As AI begins to challenge our assumptions about consciousness, creativity, and authenticity, Wolfe’s work is obviously relevant. It suggests that flourishing may not come from rigidly defending the boundaries of traditional ideas on humanity, rather we need to cultivate a new understanding grounded in humility. We need to gain a new sense of humility in acknowledging that human consciousness and creativity are not sovereign or absolute, but part of a larger ecology of intelligences, whether AI or institutional.

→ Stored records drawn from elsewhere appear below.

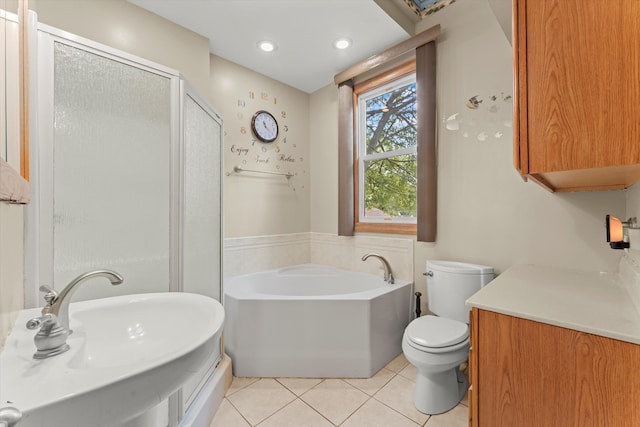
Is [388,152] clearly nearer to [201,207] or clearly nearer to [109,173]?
[201,207]

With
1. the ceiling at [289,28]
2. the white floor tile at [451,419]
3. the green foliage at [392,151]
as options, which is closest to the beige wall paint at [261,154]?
the ceiling at [289,28]

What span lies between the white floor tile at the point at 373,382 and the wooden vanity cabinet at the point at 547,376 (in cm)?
82

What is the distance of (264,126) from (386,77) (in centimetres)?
125

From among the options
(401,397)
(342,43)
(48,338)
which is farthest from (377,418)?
(342,43)

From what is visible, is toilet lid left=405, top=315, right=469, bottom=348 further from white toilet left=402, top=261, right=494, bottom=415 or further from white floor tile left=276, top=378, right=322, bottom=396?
white floor tile left=276, top=378, right=322, bottom=396

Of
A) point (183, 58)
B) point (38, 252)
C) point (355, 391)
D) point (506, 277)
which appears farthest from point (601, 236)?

The Fifth Head of Cerberus reminds us that human flourishing in the age of AI may depend less on superiority or mastery, and more on our willingness to reimagine what it means to be human: as a shared, ongoing project of recognition, responsibility, and renewal. -
The Great Gatsby
AI makes consideration of a post-scarcity society far more than theoretical. If automation can take care of humanity’s necessities then the ennui and boundless leisure time that many of the characters in Gatsby grapple with will become fixtures of most people’s lives. Understanding Fitzgerald’s portrayal of the perils of hedonistic lifestyles can inform human understanding of the risks that could prevent flourishing as a result of endless leisure time. -
The Interpretation of Dreams
Freud provides a roadmap for a sensible and logical approach to that most human of activities: dreaming. This book isn't important for the People's Canon in that it tells us how to correctly interpret dreams. Instead, it shows us how psychoanalysis sought out methods for translating the numinous into legible data archives located within individual consciousness. In this way, Freud exemplifies the drive toward explaining the ineffable in as close to material and individual terms as possible that formulates the ideological underpinnings of AI's rhetoric. -
The Ones Who Walk Away from Omelas
This is a story about a society that enjoys peace, harmony, and technological advancement at the cost of one small child's misery. The story succinctly encapsulates the ethical quandaries of AI and our technofuture. -
The Open Conspiracy: Blue Prints for a World Revolution
A scheme for human progress based on science and planetary management — was the basis for a club founded by Gerald Heard and Aldous Huxley, who later spoke of “human potentialities” -
The Perils of Invention: Lying, Technology, and the Human Condition
The second half of this book includes a series of essays on understanding AI within the context of the human condition. -
The Technological Society
In this text, Ellul makes a critical point about technology that cuts against one of the enduring myths around it's development and use, namely that technology is "neutral". Ellul argues that all technology has an embedded ideology, specifically the desire for efficiency, and that this desire deeply impacts both how we use technology and how we see the world. He unpacks the implications for our society of the dominance of this ideology. -
Using Artificial Intelligence for Bible Translation and Interpretation
Several chapters focus on how humans understand AI, and how AI affects the way we read and interpret the Bible. The rest of the chapters address AI and the changes coming to promote the Bible in thousands of new languages.